HOW TO COMPLETE THIS TASK. Nothing in the records below should be altered in the copy, although the pictures must be left out.

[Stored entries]
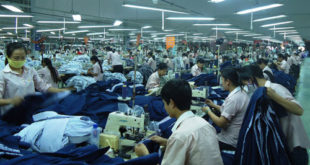 Đơn hàng nam sản xuất tại NM Bách Âm Đài Bắc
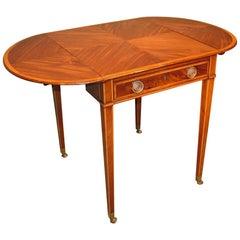 18th Century English Sheraton Mahogany Pembroke Table
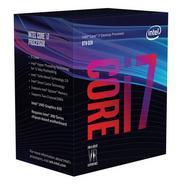 Intel Core i7-8700K 3.7GHz 12MB Smart Cache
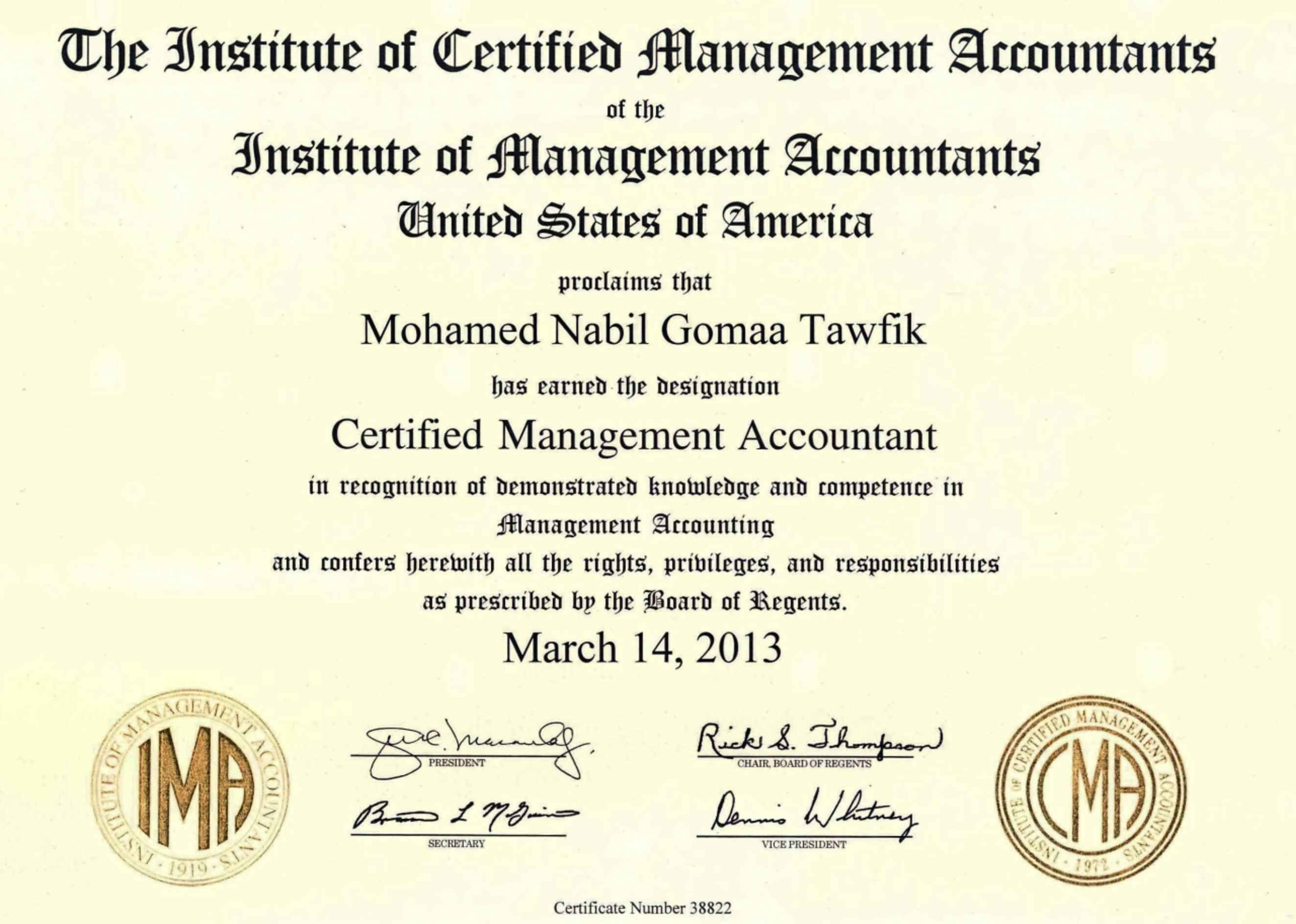 Mohamed tawfik cpa cma ctp csca cfa candidate bayt cma certified management accountant institute of certified management accountants icma usa certificate xflitez Images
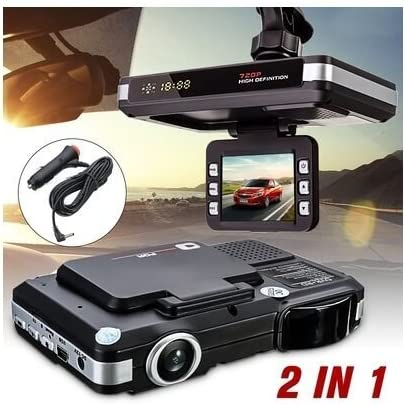 "2.0/"" 720P HD 2 In 1 Car Camera DVR Dash Cam Recorder Radar Laser Speed Detector"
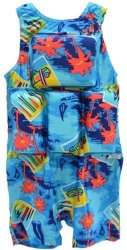 My Pool Pal Boys Woody Floatation Swimsuit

ANSWER FOR THE TASK.
 Đơn hàng nam sản xuất tại NM Bách Âm Đài Bắc
 18th Century English Sheraton Mahogany Pembroke Table
 Intel Core i7-8700K 3.7GHz 12MB Smart Cache
 Mohamed tawfik cpa cma ctp csca cfa candidate bayt cma certified management accountant institute of certified management accountants icma usa certificate xflitez Images
 "2.0/"" 720P HD 2 In 1 Car Camera DVR Dash Cam Recorder Radar Laser Speed Detector"
 My Pool Pal Boys Woody Floatation Swimsuit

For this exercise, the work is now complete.